**AIM OF THE EXERCISE:**
Print the stretch of the passage on the Northern home front during the Civil War from "Women joined relief" through "of President Lincoln.", word for word.

**TEXT PROVIDED:**
····················
Women joined relief societies to provide clothing and bandages. National charities sprang up for the first time in America. State and local charities worked hard to raise money for the war. Communities organized fairs, concerts, and other activities that provided inexpensive entertainment to lift spirits as well as generate money for the war effort. Live theatre, especially comedies, flourished. Sporting events grew in popularity, especially baseball, since baseball was a favorite of President Lincoln.
In the first year of the war, Northern ports lost business from the lack of Southern trade. The loss of Southern cotton caused a paper shortage. Tobacco was in short supply. Northern merchants lost money because Southern business owners did not pay the money they owed. The Mississippi River was controlled by the South; trade using the river was dangerous and sometimes impossible. But after the first year of the war, Northern economy boomed. Although many men went into the army, there were 22 million people in the North at the beginning of the Civil War, compared to around 9 million people in the South (of which around 4 million were slaves, not soldiers.) About 2 in 3 farmers were able to remain on their farms, even when the North started the draft to increase the army. There were hundreds of thousands of new jobs created by the need to make war materials. A huge number of immigrants entered the North during the war, and found jobs building new railroad tracks, working on farms, and enlisting in the army.
····················
**DATA EXCERPTS:**
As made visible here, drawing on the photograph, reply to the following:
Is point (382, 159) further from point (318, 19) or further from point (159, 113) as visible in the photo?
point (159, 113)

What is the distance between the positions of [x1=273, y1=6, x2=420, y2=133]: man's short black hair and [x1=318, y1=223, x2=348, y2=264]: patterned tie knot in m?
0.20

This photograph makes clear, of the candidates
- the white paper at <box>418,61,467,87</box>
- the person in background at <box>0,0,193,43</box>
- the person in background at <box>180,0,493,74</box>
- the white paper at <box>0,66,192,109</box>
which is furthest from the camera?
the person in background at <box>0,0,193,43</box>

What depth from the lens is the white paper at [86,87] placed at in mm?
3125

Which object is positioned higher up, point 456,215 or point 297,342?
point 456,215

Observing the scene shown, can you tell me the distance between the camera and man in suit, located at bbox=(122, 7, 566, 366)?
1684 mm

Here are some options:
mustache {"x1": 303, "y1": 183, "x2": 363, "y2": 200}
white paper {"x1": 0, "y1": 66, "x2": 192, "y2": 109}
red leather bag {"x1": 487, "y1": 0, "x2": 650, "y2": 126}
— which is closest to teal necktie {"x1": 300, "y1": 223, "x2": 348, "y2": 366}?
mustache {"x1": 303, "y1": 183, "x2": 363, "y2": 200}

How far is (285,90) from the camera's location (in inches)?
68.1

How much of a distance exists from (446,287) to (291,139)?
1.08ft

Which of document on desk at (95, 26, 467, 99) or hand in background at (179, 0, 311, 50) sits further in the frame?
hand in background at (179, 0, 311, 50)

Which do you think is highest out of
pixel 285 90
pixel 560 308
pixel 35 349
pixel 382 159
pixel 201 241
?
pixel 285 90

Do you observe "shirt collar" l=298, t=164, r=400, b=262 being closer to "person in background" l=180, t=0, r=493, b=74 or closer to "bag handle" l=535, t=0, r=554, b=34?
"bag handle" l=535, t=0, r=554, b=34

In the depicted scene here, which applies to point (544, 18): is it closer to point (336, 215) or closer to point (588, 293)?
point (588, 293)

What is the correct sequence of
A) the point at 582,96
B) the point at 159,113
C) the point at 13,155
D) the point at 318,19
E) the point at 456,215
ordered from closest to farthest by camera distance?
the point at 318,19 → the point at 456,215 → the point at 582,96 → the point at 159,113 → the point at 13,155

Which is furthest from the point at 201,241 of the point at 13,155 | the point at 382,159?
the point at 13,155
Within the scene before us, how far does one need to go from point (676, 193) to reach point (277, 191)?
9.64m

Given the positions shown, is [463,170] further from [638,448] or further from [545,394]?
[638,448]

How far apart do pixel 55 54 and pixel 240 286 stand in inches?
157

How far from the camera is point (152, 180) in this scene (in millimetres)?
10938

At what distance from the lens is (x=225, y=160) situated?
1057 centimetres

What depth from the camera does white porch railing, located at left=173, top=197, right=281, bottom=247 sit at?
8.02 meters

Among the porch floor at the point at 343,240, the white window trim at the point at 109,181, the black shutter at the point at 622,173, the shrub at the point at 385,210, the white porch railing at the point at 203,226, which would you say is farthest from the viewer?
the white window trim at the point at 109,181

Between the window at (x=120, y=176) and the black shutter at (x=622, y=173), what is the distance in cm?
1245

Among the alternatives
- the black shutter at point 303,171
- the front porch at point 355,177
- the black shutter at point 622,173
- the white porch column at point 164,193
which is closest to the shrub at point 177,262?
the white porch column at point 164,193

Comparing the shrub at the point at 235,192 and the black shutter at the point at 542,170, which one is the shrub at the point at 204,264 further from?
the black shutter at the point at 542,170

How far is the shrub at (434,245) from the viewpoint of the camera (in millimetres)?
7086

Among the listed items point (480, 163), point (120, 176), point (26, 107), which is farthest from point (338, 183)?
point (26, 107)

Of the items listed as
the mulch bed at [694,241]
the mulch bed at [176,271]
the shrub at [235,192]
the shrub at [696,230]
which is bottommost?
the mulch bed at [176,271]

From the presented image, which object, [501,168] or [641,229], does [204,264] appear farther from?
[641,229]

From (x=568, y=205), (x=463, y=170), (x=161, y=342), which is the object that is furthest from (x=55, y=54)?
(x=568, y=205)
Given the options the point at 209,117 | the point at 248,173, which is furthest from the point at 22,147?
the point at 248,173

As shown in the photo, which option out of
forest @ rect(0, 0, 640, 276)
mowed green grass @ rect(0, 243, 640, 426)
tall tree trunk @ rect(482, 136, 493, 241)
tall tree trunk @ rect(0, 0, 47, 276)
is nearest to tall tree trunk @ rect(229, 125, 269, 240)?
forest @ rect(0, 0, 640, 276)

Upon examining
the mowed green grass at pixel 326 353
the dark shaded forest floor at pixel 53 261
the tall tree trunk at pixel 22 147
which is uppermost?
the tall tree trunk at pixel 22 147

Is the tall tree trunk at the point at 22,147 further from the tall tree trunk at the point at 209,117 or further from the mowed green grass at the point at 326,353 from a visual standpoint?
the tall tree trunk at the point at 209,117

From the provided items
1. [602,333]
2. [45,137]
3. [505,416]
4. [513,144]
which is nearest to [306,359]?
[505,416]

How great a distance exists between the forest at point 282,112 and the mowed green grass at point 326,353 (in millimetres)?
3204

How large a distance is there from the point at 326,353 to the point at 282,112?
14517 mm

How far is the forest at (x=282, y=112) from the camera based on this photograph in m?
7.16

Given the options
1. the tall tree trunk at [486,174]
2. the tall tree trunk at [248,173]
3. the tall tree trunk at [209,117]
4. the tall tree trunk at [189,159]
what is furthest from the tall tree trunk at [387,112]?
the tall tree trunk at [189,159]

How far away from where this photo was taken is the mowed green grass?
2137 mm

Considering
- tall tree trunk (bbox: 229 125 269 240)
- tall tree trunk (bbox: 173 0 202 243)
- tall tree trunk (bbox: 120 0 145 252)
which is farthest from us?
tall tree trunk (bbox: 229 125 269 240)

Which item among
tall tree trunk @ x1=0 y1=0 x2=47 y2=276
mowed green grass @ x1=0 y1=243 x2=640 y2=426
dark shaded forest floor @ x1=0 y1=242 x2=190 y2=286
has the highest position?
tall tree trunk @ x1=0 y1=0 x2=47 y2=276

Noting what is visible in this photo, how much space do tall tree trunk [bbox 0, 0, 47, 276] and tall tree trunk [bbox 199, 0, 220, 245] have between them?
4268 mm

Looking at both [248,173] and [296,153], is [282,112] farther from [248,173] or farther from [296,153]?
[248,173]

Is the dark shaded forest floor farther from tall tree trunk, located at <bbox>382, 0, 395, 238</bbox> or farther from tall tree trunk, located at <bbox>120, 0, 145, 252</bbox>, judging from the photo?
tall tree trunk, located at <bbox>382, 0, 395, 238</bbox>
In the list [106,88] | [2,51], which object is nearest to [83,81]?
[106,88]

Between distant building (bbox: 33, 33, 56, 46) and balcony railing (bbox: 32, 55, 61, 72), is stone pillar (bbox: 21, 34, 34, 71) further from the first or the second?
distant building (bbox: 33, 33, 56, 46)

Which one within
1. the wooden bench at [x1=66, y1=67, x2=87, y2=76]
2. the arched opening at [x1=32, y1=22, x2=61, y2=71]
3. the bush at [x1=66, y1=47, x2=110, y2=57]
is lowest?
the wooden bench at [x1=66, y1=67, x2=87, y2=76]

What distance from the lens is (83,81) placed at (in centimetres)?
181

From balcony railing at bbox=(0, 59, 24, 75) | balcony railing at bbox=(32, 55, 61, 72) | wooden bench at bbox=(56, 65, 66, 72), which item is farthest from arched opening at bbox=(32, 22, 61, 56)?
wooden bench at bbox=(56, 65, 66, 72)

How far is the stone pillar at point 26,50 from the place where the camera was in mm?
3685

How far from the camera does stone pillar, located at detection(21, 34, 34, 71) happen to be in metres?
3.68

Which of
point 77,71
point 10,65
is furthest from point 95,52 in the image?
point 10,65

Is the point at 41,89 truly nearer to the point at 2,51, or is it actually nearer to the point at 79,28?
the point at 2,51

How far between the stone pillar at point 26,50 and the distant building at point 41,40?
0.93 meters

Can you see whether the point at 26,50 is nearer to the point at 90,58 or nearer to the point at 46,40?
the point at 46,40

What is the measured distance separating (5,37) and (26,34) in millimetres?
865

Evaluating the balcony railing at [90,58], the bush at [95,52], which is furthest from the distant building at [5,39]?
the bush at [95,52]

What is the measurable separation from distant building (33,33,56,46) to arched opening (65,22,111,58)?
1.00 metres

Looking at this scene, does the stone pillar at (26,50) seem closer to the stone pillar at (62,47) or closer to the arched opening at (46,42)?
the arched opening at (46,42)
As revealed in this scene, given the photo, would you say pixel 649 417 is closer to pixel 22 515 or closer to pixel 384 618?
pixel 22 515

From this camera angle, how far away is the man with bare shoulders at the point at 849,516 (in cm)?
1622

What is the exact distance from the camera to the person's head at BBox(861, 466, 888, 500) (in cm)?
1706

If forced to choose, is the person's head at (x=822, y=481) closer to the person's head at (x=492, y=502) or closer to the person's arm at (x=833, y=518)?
····················
**RESPONSE TO THIS EXERCISE:**
Women joined relief societies to provide clothing and bandages. National charities sprang up for the first time in America. State and local charities worked hard to raise money for the war. Communities organized fairs, concerts, and other activities that provided inexpensive entertainment to lift spirits as well as generate money for the war effort. Live theatre, especially comedies, flourished. Sporting events grew in popularity, especially baseball, since baseball was a favorite of President Lincoln.